Une déclaration de Vladimir Poutine a mis la puce à l'oreille aux proches du Kremlin. Dans son discours, trois jours après le soulèvement de Wagner, le président russe a souligné que la troupe de mercenaires d'Evgueni Prigojine avait été «entièrement financée par l'Etat». D'un point de vue comptable, Poutine a chiffré avec précision la somme transférée à 86,2 milliards de roubles pour la période allant de mai 2022 à mai 2023, ce qui correspond à environ 868 millions de francs.
Du point de vue de Poutine, cela devait faire apparaître la trahison de Prigojine comme encore plus monstrueuse.
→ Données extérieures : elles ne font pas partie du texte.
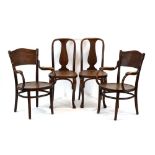 A pair of Czech bentwood armchairs with pressed seats by Thonet,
L'Occident - malgré les démentis précédents - l'interprète comme l'aveu d'un lien clair entre l'Etat et l'organisation illégale de mercenaires. En Russie, la phrase de Poutine a également été perçue comme un énorme gaspillage de l'argent des contribuables.
Dans les jours qui ont suivi la rébellion, le régime de Poutine a tout fait pour donner un sentiment de normalité et de détermination. Prigojine lui-même étant pour l'instant hors de portée, c'est à son empire économique que le Kremlin s'attaque.
Dimanche, les logos de Wagner ont été retirés du palais de verre à Saint-Pétersbourg, au vu et au su de tous. Ce qui se passe en coulisses est encore plus grave: l'Etat russe aurait ainsi résilié tous les contrats de livraison avec Concord, la holding de catering de Prigojine. Comme le rapporte la chaîne russe Telegram «ostorozhno novosti», plusieurs milliers d'employés ont été licenciés d'un coup sans aucune compensation.
Le deuxième pilier de l'entreprise de Prigojine, le groupe de médias Patriot, ne se porte pas beaucoup mieux. Parmi ses publications les plus connues figurent des médias pro-gouvernementaux comme RIA FAN, Nevskije Novosti et Ekonomika Segodnja. Selon plusieurs rapports, ils ont eux aussi cessé leurs activités et licencié leurs employés. En fin de semaine passée, ils avaient été bloqués par l'autorité nationale de surveillance des médias, Roskomnadzor.
Concord fournissait des denrées alimentaires et des plats préparés à l'armée, aux écoles et aux hôpitaux par le biais d'un vaste réseau d'au moins 22 entreprises affiliées. Elle s'est également chargée de la distribution de denrées alimentaires dans les zones occupées par les Russes en Ukraine. Selon les données russes, les contrats de livraison entre l'Etat et Concord s'élèvent à 8,5 milliards de francs par an.
Pour le «cuisinier de Poutine», surnom donné à Prigojine en raison de ses activités gastronomiques, la création du groupe Concord a été une étape importante dans son ascension vers le statut d'entrepreneur fortuné. Selon des sources russes, ses équipes de cuisine, ses employés, ses cantiniers et ses comptables sont désormais mis à la rue sur la base d'un simple licenciement verbal, afin qu'aucun témoignage écrit compromettant ne soit rendu public.
On ne sait pas encore qui va remplacer le groupe Concord pour assurer le ravitaillement des forces armées russes et des entreprises publiques. Les blogueurs militaires s'attendent à une aggravation de la situation déjà difficile en matière d'approvisionnement sur le front en Ukraine.
Parallèlement, les médias sociaux rappellent la mauvaise réputation que l'empire de restauration de Prigojine avait auprès des soldats russes. En 2022, Concord a été poursuivi en justice par le ministère russe de la Défense dans un nombre record de 560 cas pour des repas de mauvaise qualité, voire avariés, et a dû verser des dommages et intérêts d'un montant d'environ 1,5 million de francs.
Sans surprise, le média russe en exil Meduza rapporte que Prigojine avait déjà perdu de nombreux contrats de restauration d'Etat avant même de se rebeller contre Poutine et de lancer une «marche sur Moscou».